São Paulo - Com queda de 90% nas multas na gestão do prefeito Fernando Haddad (PT), a Lei Cidade Limpa ficou mais frouxa na capital. A reportagem do jornal O Estado de S. Paulo percorreu as ruas de São Paulo com a idealizadora da legislação, a arquiteta Regina Monteiro, que detectou várias irregularidades. Já as grandes lojas criaram uma estética anti-Cidade Limpa com base nas brechas do texto legal.

"Está bem mais relaxado", diz Regina, que rodou com a equipe do Estado pelas ruas das zonas oeste e sul e pelo centro da capital.

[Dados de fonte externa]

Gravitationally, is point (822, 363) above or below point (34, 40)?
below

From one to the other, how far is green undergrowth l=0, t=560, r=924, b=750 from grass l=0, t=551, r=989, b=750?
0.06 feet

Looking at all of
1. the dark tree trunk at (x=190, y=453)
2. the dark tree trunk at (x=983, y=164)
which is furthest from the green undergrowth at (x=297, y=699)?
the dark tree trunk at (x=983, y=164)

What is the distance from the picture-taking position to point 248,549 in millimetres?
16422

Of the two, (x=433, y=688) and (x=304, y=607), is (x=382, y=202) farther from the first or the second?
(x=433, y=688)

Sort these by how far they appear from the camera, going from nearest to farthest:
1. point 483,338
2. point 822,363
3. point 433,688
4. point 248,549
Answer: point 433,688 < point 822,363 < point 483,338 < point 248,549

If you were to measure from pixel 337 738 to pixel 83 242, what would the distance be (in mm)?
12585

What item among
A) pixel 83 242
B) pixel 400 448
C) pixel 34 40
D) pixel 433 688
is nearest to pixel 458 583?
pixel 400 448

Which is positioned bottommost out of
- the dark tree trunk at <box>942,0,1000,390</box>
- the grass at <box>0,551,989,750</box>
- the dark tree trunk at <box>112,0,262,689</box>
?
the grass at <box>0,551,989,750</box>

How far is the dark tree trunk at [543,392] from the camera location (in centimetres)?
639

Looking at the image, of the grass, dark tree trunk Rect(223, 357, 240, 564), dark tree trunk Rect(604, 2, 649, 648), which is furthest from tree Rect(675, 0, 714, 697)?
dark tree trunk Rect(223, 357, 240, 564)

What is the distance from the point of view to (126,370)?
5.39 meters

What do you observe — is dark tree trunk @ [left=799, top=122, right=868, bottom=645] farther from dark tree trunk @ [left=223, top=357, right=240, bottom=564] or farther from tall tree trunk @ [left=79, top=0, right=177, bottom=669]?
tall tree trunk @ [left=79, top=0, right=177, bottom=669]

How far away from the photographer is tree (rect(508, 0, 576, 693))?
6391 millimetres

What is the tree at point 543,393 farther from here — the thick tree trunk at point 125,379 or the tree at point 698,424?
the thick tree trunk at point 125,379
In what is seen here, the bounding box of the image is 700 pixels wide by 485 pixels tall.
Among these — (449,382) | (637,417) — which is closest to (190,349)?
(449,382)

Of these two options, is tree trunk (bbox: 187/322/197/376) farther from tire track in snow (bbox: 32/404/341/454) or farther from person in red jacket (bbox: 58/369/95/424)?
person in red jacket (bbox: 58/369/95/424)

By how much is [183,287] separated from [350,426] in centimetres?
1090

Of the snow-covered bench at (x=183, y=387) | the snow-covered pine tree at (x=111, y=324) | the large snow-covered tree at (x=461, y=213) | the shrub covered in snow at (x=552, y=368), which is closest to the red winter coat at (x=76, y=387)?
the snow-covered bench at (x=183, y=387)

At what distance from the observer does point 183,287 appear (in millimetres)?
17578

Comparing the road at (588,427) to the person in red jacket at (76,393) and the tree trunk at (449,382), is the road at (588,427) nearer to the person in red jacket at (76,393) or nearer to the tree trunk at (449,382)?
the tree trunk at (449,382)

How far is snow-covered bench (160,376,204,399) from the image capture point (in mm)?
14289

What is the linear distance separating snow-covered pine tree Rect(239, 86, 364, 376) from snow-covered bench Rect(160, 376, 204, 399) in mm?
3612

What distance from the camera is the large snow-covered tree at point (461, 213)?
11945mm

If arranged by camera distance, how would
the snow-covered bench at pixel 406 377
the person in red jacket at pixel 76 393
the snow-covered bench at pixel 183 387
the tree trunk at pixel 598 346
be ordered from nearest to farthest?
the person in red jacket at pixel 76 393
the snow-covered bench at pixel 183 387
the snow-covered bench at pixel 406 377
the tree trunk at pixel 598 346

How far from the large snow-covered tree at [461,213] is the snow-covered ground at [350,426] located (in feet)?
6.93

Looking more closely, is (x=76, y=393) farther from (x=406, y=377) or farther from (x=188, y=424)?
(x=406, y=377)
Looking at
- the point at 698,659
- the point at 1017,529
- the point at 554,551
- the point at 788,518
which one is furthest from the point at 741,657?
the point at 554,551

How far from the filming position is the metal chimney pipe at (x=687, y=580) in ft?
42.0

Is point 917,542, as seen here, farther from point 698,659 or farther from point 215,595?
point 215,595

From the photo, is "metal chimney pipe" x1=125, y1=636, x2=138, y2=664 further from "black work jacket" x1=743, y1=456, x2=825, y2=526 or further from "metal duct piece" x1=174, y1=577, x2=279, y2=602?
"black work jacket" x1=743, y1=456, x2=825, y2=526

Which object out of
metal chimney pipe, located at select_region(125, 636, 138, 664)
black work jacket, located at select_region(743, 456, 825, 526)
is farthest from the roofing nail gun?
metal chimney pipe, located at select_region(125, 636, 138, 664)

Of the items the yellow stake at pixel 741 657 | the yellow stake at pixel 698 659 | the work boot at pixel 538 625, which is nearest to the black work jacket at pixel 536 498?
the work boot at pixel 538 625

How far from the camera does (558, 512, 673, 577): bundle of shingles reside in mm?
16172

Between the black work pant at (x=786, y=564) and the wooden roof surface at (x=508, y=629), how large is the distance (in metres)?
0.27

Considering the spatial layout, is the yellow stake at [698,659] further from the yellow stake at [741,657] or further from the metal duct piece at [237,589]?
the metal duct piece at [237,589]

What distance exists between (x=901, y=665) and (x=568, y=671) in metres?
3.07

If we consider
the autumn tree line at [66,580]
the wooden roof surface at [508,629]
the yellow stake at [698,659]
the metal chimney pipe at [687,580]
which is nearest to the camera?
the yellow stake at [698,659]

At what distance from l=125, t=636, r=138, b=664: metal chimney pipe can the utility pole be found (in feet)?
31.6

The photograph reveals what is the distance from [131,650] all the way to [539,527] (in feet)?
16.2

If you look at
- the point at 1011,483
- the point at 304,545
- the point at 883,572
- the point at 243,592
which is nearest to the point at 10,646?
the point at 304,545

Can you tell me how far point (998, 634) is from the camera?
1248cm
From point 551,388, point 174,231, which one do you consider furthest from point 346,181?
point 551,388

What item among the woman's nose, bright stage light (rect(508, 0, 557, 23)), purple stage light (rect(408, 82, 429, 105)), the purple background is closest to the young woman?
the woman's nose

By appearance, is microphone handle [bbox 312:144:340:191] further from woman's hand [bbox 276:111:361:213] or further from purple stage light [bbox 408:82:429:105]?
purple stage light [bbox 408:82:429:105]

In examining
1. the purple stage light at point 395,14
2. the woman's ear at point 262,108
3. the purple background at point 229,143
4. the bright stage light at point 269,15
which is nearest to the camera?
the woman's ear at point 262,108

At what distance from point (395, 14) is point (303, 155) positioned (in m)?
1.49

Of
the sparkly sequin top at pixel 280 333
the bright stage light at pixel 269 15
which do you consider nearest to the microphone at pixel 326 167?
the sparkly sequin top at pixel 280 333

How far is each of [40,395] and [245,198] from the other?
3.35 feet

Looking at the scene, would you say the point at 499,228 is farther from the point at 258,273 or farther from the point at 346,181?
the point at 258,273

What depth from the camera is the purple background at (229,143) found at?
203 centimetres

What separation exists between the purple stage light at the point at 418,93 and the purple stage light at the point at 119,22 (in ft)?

A arquiteta era a responsável pela lei desde que ela passou a vigorar, em 2007. O programa contra a poluição visual que baniu a publicidade virou a principal marca da gestão de Gilberto Kassab (PSD).

De janeiro a agosto deste ano, a Prefeitura aplicou 226 multas. A média por subprefeitura é de menos de uma autuação por mês. No ano passado, no mesmo período, foram 2.265 multas. A Prefeitura alega que as autuações caíram porque as pessoas respeitam mais a lei e que a fiscalização continua sendo feita. No entanto, é fácil encontrar violações pelas ruas.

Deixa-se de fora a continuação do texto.